- Objectives:
a. In the P238 forum thread, how would you put "They have worked flawlessly so far." into Spanish?
b. Repeat word for word the part of the P238 forum thread that opens with "## gtriever (Oct" and closes with "(Dec 3, 2009)".

- Page extract:
○ ○ ○ ○ ○ ○ ○
If you can find Colt Mustang mags, those will work. They run about $32.00 ea.


----------



## gtriever (Oct 17, 2009)

They'll fit, but I had problems with the last round feeding from the Mustang mag. Have you noticed that, or should I try reforming the feed lips?


----------



## photoman12001 (Dec 3, 2009)

*P238 Review*

I just completed a review of my P238. You can check it out here http://digitalperspective.org/firearmreviews.aspx. Just follow the P238 link.

In short, the Hogue Jr slip-on works great and I recommend it. I too dislike the SIG magazine. I think it does feel cheap. See my comments in the review. I bought 2 Colt Mustang magazines from Midway USA for about $20 a piece I think. They have worked flawlessly so far. The reviewer on Midway's site is correct about the extra material at the top front of the magazine. Just don't seat the top round in the mag all the way to the rear and it's not a problem. I had no problem with the finish on my magazines though.
http://www.midwayusa.com/viewproduct/?productnumber=384834

I think all the P238 models are ugly except the one I bought; all black, rosewood grip panels, tritium sights.


----------



## WildBillTX (Jan 21, 2012)

*WildBillTX*



Growler67 said:


> If you find something that is compatable with a Colt Mustang, it'll probably function in the capacity you seek. Not much in the way of accessories is available yet as it is a new model.


an answer to your question on speed loaders... I have an HKS#943 single mag...it's adjustable and takes many single mags with various ammo variations. Handles my P238 just fine


----------
○ ○ ○ ○ ○ ○ ○
- Dataset extract:
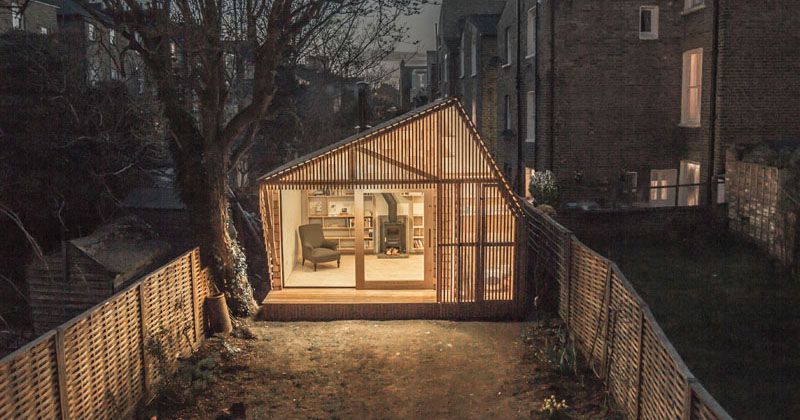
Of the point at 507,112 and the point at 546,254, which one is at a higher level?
the point at 507,112

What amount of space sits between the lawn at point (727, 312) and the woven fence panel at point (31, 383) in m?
7.71

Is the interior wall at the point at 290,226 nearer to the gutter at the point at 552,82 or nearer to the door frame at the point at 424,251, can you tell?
the door frame at the point at 424,251

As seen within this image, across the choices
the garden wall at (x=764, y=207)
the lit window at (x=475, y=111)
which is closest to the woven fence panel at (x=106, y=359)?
the garden wall at (x=764, y=207)

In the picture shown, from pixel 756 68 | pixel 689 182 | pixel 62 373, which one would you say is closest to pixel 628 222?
pixel 689 182

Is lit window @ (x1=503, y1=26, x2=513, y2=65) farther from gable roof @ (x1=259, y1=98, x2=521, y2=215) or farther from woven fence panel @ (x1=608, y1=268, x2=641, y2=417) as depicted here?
woven fence panel @ (x1=608, y1=268, x2=641, y2=417)

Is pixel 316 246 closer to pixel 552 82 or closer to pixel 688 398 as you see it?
pixel 552 82

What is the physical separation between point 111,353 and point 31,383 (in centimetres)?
182

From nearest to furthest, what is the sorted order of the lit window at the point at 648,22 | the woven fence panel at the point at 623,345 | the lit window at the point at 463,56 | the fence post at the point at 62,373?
1. the fence post at the point at 62,373
2. the woven fence panel at the point at 623,345
3. the lit window at the point at 648,22
4. the lit window at the point at 463,56

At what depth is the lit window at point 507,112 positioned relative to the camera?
28.5 metres

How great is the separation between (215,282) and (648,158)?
14672mm

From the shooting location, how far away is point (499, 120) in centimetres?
3020

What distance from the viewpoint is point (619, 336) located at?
341 inches

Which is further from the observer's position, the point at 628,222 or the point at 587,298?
the point at 628,222

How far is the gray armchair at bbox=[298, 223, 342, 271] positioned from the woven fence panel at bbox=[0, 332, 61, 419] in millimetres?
10094
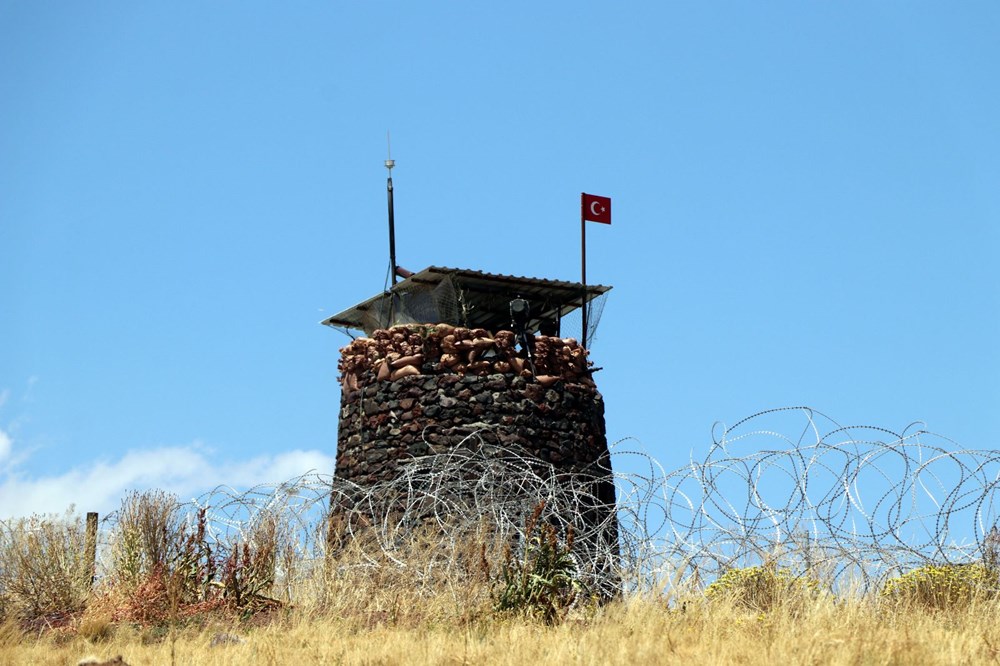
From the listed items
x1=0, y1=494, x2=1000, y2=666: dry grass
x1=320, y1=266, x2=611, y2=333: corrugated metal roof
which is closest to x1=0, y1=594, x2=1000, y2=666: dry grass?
x1=0, y1=494, x2=1000, y2=666: dry grass

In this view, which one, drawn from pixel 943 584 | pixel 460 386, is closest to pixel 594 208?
pixel 460 386

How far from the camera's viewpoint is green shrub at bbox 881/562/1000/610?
1127 centimetres

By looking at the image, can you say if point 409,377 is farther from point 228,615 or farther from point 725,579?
point 725,579

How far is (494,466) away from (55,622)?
5408 millimetres

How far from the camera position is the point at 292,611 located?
12078 mm

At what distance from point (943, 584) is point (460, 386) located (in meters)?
6.81

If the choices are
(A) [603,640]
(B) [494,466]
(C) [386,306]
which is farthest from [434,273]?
(A) [603,640]

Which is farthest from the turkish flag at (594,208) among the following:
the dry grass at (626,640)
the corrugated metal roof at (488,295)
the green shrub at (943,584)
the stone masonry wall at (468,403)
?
the dry grass at (626,640)

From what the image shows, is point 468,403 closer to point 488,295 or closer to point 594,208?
point 488,295

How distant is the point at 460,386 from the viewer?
637 inches

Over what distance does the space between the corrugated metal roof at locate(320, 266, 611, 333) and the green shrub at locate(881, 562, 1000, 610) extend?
7224 mm

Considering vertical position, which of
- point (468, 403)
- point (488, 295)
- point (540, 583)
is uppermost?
point (488, 295)

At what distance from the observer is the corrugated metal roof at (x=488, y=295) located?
55.5 ft

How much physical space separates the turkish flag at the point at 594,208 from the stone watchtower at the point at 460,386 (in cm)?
125
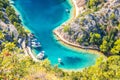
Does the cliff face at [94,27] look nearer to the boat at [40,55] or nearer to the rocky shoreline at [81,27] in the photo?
the rocky shoreline at [81,27]

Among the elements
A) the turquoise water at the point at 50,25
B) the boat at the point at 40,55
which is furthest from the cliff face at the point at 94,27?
the boat at the point at 40,55

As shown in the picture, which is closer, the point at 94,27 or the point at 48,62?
the point at 48,62

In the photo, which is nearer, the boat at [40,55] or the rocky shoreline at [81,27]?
the boat at [40,55]

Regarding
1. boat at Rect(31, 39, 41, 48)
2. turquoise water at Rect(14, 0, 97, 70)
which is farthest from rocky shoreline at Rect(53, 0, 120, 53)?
boat at Rect(31, 39, 41, 48)

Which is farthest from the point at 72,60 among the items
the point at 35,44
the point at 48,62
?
the point at 48,62

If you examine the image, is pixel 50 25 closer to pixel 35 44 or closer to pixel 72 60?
pixel 35 44

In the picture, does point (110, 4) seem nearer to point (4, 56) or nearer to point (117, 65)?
point (117, 65)
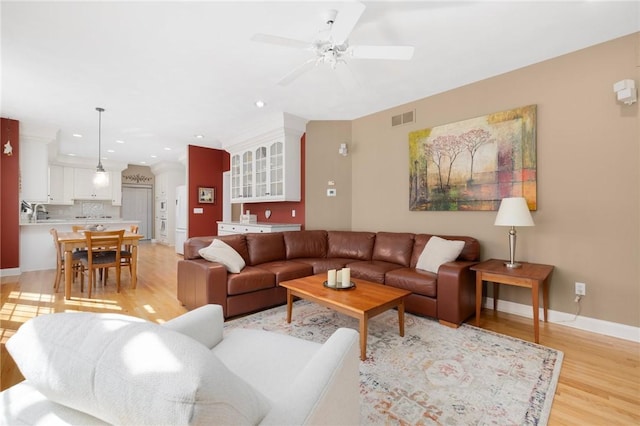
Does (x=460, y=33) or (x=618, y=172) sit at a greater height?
(x=460, y=33)

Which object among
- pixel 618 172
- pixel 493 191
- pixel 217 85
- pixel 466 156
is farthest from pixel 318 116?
pixel 618 172

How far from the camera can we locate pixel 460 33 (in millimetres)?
2566

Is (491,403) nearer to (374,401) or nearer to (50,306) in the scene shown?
(374,401)

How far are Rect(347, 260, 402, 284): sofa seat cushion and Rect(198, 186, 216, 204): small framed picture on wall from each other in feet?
14.2

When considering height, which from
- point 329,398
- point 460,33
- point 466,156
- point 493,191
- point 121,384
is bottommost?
point 329,398

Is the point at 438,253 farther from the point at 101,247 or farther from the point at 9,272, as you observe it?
the point at 9,272

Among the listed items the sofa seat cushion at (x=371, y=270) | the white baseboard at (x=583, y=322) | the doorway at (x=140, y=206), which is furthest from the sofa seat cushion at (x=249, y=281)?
the doorway at (x=140, y=206)

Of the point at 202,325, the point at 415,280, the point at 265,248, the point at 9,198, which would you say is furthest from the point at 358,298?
the point at 9,198

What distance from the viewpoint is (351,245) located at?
4281 millimetres

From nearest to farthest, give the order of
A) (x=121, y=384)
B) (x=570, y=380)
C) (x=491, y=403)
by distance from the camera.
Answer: (x=121, y=384) < (x=491, y=403) < (x=570, y=380)

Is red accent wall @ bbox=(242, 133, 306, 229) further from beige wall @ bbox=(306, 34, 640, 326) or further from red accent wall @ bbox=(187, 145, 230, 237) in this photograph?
beige wall @ bbox=(306, 34, 640, 326)

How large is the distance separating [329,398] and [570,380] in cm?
202

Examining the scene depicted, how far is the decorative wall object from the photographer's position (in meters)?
3.16

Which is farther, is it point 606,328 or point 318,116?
point 318,116
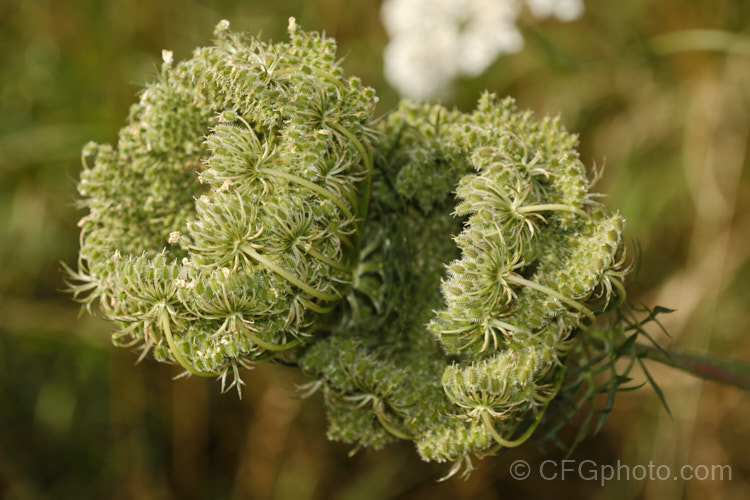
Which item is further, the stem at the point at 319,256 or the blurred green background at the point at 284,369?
the blurred green background at the point at 284,369

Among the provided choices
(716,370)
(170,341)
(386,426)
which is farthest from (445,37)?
(170,341)

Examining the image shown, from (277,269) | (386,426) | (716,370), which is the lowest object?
(386,426)

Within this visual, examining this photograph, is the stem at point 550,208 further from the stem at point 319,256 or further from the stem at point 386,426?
the stem at point 386,426

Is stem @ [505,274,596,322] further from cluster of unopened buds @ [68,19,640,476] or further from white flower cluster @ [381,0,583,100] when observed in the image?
white flower cluster @ [381,0,583,100]

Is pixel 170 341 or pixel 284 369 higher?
pixel 284 369

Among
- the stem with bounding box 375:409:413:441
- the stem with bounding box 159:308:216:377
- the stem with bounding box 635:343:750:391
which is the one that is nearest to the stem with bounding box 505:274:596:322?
the stem with bounding box 375:409:413:441

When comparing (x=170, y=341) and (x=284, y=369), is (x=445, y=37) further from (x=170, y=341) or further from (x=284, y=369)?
(x=170, y=341)

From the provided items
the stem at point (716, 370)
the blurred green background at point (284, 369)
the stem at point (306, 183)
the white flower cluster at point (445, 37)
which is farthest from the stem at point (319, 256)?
the blurred green background at point (284, 369)
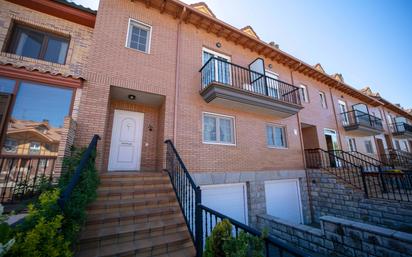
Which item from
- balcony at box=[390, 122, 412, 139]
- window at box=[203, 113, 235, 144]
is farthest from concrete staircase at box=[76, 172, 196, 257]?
balcony at box=[390, 122, 412, 139]

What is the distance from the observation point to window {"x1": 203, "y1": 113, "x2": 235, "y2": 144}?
21.9 feet

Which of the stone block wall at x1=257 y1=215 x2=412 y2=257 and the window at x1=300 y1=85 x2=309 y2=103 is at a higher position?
the window at x1=300 y1=85 x2=309 y2=103

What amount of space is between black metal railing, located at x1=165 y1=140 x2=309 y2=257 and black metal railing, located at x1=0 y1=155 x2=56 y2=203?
285 centimetres

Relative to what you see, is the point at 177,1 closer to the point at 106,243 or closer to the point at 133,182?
the point at 133,182

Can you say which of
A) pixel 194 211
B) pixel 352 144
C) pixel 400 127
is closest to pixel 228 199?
pixel 194 211

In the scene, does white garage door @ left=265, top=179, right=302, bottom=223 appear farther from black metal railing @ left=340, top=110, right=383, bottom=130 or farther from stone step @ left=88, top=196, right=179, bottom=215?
black metal railing @ left=340, top=110, right=383, bottom=130

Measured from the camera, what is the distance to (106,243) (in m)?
3.00

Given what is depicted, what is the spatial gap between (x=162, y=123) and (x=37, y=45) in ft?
15.8

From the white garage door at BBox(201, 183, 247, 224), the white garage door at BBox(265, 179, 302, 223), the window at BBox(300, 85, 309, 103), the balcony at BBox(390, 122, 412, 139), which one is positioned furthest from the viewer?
the balcony at BBox(390, 122, 412, 139)

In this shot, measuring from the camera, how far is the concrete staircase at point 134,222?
9.67ft

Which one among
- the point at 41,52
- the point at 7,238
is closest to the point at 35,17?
the point at 41,52

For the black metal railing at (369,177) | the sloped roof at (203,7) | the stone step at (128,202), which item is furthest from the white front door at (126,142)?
the black metal railing at (369,177)

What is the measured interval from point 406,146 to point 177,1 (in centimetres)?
2700

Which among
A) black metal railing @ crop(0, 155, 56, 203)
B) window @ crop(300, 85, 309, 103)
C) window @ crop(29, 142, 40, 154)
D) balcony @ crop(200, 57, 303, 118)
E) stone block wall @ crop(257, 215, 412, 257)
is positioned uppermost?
window @ crop(300, 85, 309, 103)
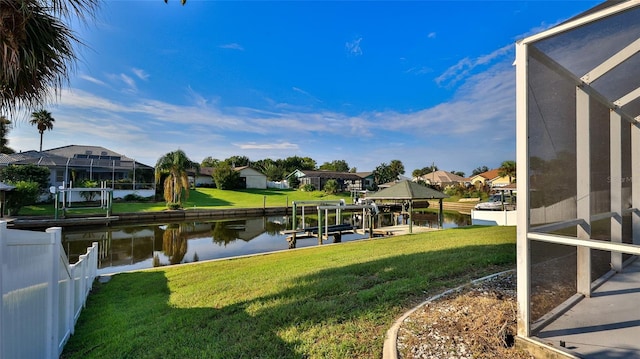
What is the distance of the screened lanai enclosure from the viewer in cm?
250

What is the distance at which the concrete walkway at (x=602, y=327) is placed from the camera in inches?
95.0

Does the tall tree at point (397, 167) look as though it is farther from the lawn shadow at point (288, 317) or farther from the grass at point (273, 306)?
the lawn shadow at point (288, 317)

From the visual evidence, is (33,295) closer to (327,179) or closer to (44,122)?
(44,122)

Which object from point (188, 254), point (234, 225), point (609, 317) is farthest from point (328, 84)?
point (609, 317)

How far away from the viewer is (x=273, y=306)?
4012 millimetres

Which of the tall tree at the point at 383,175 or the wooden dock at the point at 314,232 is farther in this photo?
the tall tree at the point at 383,175

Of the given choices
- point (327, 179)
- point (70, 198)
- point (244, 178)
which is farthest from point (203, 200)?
point (327, 179)

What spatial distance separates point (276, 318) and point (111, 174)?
34425 millimetres

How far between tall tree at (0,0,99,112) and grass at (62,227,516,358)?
3162 mm

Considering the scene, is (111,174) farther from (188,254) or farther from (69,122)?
(188,254)

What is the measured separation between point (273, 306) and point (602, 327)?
3431 mm

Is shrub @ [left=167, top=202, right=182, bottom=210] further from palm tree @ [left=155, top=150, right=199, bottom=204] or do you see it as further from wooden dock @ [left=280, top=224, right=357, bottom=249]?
wooden dock @ [left=280, top=224, right=357, bottom=249]

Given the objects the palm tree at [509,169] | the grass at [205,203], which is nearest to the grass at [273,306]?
the grass at [205,203]

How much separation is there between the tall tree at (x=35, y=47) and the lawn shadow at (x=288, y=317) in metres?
3.16
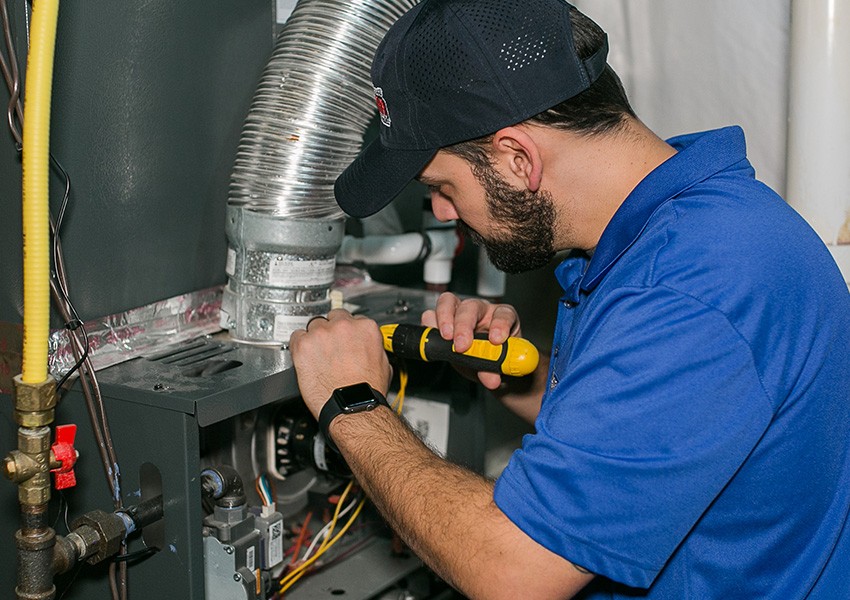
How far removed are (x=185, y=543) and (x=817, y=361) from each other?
682 mm

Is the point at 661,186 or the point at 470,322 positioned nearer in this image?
the point at 661,186

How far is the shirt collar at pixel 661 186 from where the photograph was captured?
1.00 meters

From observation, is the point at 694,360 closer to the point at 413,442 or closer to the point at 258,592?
the point at 413,442

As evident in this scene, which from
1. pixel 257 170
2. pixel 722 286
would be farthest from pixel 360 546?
pixel 722 286

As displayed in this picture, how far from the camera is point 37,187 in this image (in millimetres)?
912

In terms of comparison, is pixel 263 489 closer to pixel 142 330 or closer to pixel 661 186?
pixel 142 330

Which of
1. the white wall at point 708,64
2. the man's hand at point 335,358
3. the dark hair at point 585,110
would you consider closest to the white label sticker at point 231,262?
the man's hand at point 335,358

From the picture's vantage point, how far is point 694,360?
0.84m

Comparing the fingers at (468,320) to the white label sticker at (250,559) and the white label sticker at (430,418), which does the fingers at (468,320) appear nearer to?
the white label sticker at (430,418)

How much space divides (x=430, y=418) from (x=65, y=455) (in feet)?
2.26

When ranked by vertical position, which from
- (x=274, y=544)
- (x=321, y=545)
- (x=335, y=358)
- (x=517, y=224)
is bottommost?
(x=321, y=545)

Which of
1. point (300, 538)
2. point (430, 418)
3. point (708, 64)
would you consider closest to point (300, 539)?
point (300, 538)

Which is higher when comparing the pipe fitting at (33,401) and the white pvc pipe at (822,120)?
the white pvc pipe at (822,120)

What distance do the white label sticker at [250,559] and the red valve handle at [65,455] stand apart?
○ ○ ○ ○ ○ ○ ○
- Answers to the problems:
a. Han funcionado sin fallas hasta ahora.

b.
## gtriever (Oct 17, 2009)

They'll fit, but I had problems with the last round feeding from the Mustang mag. Have you noticed that, or should I try reforming the feed lips?


----------



## photoman12001 (Dec 3, 2009)